SHORT PROBLEM A:
From the passage on getting around journal paywalls, translate this sentence into Spanish: "Universities, colleges, and companies usually subscribe to a number of journals relevant to their research."
SHORT PROBLEM B:
Reproduce the stretch of the passage on getting around journal paywalls that opens with the words containing "If you’re working" and closes with "article you seek.".

QUOTED PASSAGE:
——————————

How can you dig deeper to support your manuscript properly, or nab access to that hot new paper for group discussion, without paying the usually hefty single-article fee [4]…or breaking the law?

Check Your Institutions’ and Associations’ Subscriptions

Universities, colleges, and companies usually subscribe to a number of journals relevant to their research. You might have hit a paywall simply because you’re not logged in through your institution. If you’re on-site, check your internet connection. Your Wi-Fi device might have reverted to guest access that lacks privileges afforded to students, faculty, and staff of the institution, a common glitch.

If you’re working from home, have you logged in to your institution’s VPN or library proxy server? Some papers (especially older ones) that are not available via PubMed even when you log in through VPN or proxy could still be available through your university’s library. Clicking around on the library’s site often reveals different ranges of issue dates sorted under different databases, particularly for long-running journals.

Institutions where you are an alumnus could also be helpful here. Many universities include some extent of library access—often for a small annual fee—in their alumni programs. It’s frequently limited to physical copies or to a single database that is separate from the greater variety available to current students, but it could just uncover that specific article you seek.

Finally, are you a member of the Biophysical Society, AAAS, ASBMB [5,6,7], or other science society? These usually offer free or discounted subscriptions to the journals they publish.

Investigate Other Library Options

Your local library might subscribe to the journal(s) you’re trying to access. In many cases, the resources are only available on microfilm or microfiche.

——————————

EXTRACTED RECORDS:
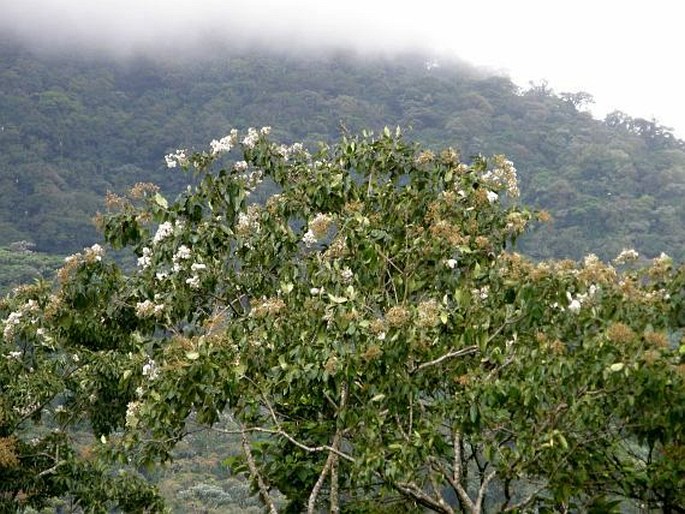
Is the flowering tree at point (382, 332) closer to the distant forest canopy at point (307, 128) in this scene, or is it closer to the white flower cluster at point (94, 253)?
the white flower cluster at point (94, 253)

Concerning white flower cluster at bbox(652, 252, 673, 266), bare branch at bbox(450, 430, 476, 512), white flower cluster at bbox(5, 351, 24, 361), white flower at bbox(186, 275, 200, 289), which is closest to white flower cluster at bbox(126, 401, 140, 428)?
white flower at bbox(186, 275, 200, 289)

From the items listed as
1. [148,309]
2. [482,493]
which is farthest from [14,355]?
[482,493]

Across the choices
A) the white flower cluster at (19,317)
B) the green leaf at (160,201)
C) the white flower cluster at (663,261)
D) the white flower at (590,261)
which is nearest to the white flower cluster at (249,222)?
the green leaf at (160,201)

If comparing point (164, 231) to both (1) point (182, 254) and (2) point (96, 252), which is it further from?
(2) point (96, 252)

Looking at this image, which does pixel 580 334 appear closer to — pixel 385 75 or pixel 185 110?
pixel 185 110

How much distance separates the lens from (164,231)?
5.59 metres

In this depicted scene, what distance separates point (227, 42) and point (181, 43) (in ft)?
17.6

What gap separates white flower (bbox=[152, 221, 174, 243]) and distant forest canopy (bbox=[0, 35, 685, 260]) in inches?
1721

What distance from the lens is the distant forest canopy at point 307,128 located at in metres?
55.6

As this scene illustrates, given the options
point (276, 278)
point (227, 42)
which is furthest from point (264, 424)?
point (227, 42)

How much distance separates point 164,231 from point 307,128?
68367 mm

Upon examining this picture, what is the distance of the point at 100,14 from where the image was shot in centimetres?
→ 11200

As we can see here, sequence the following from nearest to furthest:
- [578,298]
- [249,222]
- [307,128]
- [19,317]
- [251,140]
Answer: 1. [578,298]
2. [249,222]
3. [251,140]
4. [19,317]
5. [307,128]

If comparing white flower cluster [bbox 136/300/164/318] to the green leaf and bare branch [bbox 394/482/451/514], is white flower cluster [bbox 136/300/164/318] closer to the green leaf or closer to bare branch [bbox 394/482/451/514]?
the green leaf
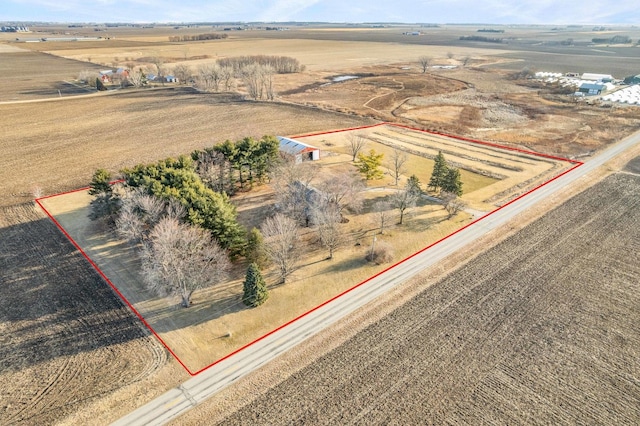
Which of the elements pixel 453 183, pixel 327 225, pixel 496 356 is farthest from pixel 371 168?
pixel 496 356

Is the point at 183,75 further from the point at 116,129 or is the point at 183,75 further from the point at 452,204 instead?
the point at 452,204

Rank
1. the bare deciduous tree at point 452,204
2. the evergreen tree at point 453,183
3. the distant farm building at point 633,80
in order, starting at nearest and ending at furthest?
the bare deciduous tree at point 452,204 → the evergreen tree at point 453,183 → the distant farm building at point 633,80

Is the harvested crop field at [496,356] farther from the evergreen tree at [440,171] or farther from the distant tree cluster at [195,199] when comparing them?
the distant tree cluster at [195,199]

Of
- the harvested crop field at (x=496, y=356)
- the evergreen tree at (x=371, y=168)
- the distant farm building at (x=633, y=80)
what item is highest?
the distant farm building at (x=633, y=80)

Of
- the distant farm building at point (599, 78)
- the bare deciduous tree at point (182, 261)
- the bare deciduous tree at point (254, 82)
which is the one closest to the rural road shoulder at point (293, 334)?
the bare deciduous tree at point (182, 261)

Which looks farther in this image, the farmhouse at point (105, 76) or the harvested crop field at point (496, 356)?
the farmhouse at point (105, 76)

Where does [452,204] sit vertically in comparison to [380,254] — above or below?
above

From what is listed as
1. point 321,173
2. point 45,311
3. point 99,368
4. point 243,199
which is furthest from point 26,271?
point 321,173
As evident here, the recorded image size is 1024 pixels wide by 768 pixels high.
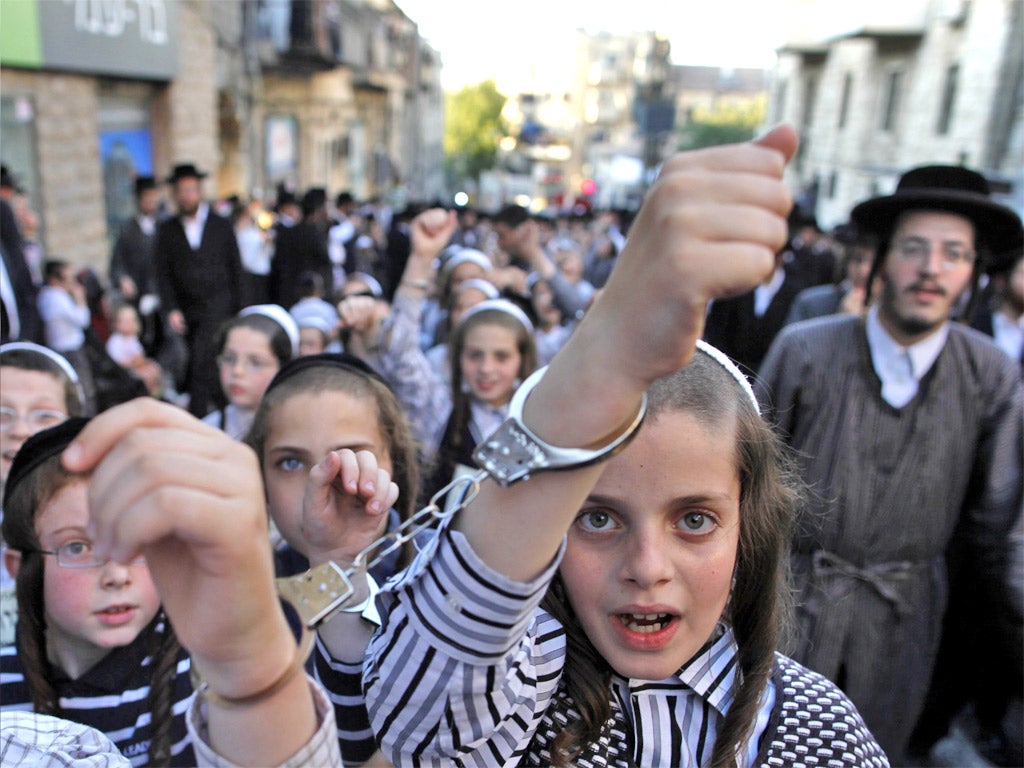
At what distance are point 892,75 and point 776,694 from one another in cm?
2314

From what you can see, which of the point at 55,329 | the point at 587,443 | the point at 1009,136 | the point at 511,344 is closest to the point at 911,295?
the point at 511,344

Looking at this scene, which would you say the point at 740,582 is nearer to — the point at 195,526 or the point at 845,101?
the point at 195,526

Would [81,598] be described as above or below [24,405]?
below

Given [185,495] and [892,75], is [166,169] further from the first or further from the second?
[892,75]

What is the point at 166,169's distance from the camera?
12141 millimetres

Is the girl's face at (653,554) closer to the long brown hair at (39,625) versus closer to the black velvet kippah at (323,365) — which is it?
the long brown hair at (39,625)

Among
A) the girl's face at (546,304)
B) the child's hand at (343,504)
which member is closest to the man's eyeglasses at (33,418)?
the child's hand at (343,504)

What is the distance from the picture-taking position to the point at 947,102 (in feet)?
57.7

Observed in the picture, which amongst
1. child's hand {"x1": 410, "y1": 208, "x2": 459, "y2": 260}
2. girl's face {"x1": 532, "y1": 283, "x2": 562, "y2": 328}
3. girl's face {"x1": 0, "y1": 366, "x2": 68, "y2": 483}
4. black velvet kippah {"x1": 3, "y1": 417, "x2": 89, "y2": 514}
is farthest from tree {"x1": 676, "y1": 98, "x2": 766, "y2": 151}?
black velvet kippah {"x1": 3, "y1": 417, "x2": 89, "y2": 514}

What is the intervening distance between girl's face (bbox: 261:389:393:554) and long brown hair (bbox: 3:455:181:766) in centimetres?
45

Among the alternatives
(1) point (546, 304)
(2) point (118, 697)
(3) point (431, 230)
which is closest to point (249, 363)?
(3) point (431, 230)

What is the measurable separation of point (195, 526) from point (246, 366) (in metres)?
2.94

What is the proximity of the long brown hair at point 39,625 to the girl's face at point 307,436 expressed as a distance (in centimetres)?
45

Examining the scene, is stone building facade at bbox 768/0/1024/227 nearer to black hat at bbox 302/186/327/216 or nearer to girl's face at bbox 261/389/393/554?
girl's face at bbox 261/389/393/554
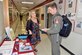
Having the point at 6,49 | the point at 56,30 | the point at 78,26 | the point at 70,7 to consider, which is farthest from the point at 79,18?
the point at 6,49

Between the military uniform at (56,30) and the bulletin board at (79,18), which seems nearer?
the military uniform at (56,30)

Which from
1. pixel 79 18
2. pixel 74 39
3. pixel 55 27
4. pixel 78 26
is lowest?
pixel 74 39

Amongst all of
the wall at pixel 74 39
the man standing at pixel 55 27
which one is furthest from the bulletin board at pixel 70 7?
the man standing at pixel 55 27

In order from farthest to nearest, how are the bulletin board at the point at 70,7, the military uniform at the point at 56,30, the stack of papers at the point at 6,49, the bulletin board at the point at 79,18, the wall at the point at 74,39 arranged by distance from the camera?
the bulletin board at the point at 70,7 < the wall at the point at 74,39 < the bulletin board at the point at 79,18 < the military uniform at the point at 56,30 < the stack of papers at the point at 6,49

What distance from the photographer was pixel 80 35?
3637 millimetres

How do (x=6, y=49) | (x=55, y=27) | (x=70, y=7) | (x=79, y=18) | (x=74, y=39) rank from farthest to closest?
(x=70, y=7), (x=74, y=39), (x=79, y=18), (x=55, y=27), (x=6, y=49)

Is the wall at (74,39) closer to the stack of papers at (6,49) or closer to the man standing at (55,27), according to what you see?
the man standing at (55,27)

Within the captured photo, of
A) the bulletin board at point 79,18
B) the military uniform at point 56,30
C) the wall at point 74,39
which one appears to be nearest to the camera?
the military uniform at point 56,30

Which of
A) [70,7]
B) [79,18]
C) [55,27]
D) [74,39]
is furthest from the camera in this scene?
[70,7]

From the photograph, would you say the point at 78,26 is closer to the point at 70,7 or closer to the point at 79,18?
the point at 79,18

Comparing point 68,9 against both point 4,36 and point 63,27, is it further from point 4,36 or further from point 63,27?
point 4,36

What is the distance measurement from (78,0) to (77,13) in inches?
16.1

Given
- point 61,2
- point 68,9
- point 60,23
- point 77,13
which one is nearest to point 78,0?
point 77,13

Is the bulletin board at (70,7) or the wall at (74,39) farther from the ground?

——————————

REPLY A:
Las universidades, las instituciones de educación superior y las empresas suelen estar suscritas a varias revistas pertinentes para sus investigaciones.

REPLY B:
If you’re working from home, have you logged in to your institution’s VPN or library proxy server? Some papers (especially older ones) that are not available via PubMed even when you log in through VPN or proxy could still be available through your university’s library. Clicking around on the library’s site often reveals different ranges of issue dates sorted under different databases, particularly for long-running journals.

Institutions where you are an alumnus could also be helpful here. Many universities include some extent of library access—often for a small annual fee—in their alumni programs. It’s frequently limited to physical copies or to a single database that is separate from the greater variety available to current students, but it could just uncover that specific article you seek.